Metadata-Version: 2.1
Name: contentai-activity-classifier
Version: 1.3.7
Summary: ContentAI Activity Classification Service
Home-page: https://gitlab.research.att.com/turnercode/activity-classifier-extractor
Author: Eric Zavesky
License: Apache
Platform: UNKNOWN
Requires-Python: >=3.6
Description-Content-Type: text/x-rst
Requires-Dist: pandas (==1.0.4)
Requires-Dist: numexpr (==2.7.1)
Requires-Dist: scikit-learn (==0.23.1)
Requires-Dist: h5py (==2.10.0)
Requires-Dist: matplotlib (==3.2.1)
Requires-Dist: imblearn (==0.0)
Requires-Dist: tensorflow (==2.2.0)
Requires-Dist: contentaiextractor (>=1.0.4)

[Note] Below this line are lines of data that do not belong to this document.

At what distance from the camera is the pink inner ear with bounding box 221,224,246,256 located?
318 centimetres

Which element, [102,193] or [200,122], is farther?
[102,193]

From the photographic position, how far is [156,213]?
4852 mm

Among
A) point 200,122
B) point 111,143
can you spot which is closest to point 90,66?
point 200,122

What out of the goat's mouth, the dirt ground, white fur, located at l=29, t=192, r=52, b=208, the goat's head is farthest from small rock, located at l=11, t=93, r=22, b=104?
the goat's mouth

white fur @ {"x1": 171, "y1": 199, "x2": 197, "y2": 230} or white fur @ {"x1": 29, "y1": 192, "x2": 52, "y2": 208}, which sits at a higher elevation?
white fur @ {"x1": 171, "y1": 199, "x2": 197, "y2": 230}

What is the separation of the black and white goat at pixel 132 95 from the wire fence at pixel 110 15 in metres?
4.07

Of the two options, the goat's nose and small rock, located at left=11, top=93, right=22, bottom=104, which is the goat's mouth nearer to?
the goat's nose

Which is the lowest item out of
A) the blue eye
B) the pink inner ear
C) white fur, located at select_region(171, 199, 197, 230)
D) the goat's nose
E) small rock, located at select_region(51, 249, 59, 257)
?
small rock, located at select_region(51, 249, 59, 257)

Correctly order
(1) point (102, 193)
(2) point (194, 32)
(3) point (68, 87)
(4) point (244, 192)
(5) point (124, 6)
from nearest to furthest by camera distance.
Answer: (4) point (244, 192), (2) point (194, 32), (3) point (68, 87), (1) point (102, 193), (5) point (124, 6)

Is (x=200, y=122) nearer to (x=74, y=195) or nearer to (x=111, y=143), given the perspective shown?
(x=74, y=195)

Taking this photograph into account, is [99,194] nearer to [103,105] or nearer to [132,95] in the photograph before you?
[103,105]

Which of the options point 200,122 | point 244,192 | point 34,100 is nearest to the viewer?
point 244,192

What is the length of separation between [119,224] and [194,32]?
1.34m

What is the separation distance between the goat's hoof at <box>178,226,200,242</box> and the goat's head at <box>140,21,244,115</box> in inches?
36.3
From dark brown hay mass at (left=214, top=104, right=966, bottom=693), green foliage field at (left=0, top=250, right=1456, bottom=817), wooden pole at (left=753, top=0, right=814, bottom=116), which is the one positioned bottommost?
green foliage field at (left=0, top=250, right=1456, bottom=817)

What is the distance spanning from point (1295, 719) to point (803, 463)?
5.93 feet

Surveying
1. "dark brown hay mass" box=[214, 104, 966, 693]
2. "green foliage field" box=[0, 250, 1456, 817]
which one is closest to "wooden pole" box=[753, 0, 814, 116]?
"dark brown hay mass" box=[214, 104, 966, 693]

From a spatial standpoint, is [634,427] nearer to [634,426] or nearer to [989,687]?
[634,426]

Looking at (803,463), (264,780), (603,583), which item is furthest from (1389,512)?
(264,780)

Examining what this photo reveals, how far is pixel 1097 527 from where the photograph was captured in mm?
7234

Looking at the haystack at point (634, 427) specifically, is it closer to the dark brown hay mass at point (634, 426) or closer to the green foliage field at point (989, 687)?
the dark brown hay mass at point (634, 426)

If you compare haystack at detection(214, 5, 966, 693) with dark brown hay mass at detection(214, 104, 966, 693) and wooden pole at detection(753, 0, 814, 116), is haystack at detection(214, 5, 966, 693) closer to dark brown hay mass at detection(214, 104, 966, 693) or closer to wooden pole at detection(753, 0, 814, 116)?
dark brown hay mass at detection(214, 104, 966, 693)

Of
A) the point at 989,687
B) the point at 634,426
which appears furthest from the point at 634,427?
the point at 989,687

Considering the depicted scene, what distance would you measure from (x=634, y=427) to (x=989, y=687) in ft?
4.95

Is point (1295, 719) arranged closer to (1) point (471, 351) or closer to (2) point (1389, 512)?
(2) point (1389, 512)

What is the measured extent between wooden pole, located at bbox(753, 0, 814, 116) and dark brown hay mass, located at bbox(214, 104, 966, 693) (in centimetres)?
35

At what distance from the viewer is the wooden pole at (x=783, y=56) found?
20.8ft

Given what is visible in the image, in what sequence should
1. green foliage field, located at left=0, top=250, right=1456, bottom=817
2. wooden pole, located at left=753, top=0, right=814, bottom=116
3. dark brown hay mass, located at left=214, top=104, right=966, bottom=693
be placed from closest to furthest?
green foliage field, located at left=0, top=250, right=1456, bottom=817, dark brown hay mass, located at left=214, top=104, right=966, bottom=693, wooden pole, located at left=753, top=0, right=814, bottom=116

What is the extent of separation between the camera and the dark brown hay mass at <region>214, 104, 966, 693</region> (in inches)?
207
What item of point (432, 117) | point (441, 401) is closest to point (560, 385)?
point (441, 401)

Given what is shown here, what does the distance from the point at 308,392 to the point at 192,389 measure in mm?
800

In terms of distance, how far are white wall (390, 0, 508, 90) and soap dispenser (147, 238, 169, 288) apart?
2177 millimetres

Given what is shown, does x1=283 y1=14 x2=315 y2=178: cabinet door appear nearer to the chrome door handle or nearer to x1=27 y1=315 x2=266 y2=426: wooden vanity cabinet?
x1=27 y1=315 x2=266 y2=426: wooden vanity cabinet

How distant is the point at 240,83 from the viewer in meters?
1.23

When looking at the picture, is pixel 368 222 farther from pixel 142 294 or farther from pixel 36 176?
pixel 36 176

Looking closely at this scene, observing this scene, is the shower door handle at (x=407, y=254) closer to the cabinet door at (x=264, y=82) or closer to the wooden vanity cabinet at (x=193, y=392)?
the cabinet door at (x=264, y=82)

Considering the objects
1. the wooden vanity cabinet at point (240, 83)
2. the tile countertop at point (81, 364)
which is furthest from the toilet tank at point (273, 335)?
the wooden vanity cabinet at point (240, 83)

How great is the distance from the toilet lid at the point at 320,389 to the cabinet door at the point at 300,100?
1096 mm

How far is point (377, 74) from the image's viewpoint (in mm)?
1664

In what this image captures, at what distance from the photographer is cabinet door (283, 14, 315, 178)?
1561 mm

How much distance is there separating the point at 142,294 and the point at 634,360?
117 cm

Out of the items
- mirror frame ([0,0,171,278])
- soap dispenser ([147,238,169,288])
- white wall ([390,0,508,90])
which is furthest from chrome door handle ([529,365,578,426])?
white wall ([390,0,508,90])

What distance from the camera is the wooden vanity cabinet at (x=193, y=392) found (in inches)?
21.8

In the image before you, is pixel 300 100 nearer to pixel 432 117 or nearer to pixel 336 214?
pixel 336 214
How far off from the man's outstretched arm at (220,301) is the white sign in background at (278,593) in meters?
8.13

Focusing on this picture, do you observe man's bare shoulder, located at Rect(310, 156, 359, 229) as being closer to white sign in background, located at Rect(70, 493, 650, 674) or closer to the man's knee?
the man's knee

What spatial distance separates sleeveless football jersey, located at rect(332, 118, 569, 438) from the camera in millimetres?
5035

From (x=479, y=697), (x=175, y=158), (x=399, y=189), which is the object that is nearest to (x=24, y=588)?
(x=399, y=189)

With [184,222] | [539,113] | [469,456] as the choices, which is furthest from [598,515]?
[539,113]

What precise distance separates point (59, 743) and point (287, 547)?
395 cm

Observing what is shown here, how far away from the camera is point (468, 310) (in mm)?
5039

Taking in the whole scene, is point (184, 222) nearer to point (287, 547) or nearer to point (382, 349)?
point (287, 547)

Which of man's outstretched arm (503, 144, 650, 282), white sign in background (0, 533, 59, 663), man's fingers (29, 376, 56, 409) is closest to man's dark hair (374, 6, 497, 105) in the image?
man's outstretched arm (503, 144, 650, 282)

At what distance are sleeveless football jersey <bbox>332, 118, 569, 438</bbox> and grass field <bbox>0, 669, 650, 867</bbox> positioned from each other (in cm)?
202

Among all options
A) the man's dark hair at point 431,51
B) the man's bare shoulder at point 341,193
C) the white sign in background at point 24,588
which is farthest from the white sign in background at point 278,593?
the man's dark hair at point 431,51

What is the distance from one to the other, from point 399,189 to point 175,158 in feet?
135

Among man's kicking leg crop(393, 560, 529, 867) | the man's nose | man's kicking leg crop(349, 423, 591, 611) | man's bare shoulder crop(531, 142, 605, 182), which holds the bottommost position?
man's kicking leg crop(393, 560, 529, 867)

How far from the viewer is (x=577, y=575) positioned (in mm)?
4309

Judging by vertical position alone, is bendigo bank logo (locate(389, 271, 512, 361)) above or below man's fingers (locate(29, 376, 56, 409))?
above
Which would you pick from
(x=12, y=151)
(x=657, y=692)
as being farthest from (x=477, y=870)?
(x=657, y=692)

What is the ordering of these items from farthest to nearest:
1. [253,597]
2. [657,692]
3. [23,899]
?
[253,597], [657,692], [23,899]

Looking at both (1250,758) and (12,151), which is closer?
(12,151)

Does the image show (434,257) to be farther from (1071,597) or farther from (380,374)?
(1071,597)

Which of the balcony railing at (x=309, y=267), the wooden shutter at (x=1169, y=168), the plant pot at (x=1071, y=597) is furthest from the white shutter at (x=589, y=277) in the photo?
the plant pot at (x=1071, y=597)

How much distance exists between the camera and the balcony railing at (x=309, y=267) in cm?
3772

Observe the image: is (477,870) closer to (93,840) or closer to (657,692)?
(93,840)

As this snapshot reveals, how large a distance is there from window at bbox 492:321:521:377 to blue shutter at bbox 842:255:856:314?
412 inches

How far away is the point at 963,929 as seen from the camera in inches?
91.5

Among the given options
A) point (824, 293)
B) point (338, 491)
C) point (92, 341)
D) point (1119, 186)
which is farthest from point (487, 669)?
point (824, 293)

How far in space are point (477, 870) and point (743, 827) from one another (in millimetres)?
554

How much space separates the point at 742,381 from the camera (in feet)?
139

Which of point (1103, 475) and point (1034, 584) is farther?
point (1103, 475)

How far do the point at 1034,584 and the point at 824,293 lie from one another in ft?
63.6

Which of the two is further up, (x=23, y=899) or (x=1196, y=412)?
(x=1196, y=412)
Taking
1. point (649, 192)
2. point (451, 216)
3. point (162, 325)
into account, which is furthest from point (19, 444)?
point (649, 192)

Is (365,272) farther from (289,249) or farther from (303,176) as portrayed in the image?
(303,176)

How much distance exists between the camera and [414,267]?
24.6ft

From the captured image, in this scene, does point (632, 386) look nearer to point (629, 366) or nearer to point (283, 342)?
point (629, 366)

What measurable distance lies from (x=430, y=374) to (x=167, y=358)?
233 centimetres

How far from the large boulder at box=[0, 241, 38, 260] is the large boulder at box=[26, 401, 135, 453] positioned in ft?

activity-classifier-extractor
=============================


Generates activity classifications from low-level feature inputs in support
of analytic workflows within the `ContentAI Platform <https://www.contentai.io>`__, 
published as the extractor
``dsai_activity_classifier``. 

1. `Getting Started <#getting-started>`__
2. `Execution <#execution-and-deployment>`__
3. `Creating Models <#creating-models>`__
4. `Testing <#testing>`__
5. `Future Development <#future-development>`__
6. `Changes <CHANGES.md>`__

Getting Started
===============

| This library is used as a `single-run executable <#contentai-standalone>`__.
| Runtime parameters can be passed for processing that configure the
  returned results and can be examined in more detail in the
  `main <main.py>`__ script.

-  ``verbose`` - *(bool)* - verbose input/output configuration printing (*default=false*)
-  ``path_content`` - *(str)* - input video path for files to label (*default=video.mp4*)
-  ``path_result`` - *(str)* - output path for samples (*default=.*)
-  ``path_models`` - *(str)* - manifest path for model information (*default=data/models/manifest.json*)
-  ``time_interval`` - *(float)* - time interval for predictions from models (*default=3.0*)
-  ``average_predictions`` - *(bool)* - flatten predictions across time and class (*default=false*)
-  ``round_decimals`` - *(int)* - rounding decimals for predictions (*default=5*)
-  ``score_min`` - *(float)* - apply a minimum score threshold for classes (*default=0.1*)


dependencies
------------

| To install package dependencies in a fresh system, the recommended
  technique is a set of
| vanilla pip packages. The latest requirements should be validated from
  the ``requirements.txt`` file but at time of writing, they were the
  following.

.. code:: shell

   pip install --no-cache-dir -r requirements.txt 

Execution and Deployment
========================

This package is meant to be run as a one-off processing tool that
aggregates the insights of other extractors.

command-line standalone
-----------------------

Run the code as if it is an extractor. In this mode, configure a few
environment variables to let the code know where to look for content.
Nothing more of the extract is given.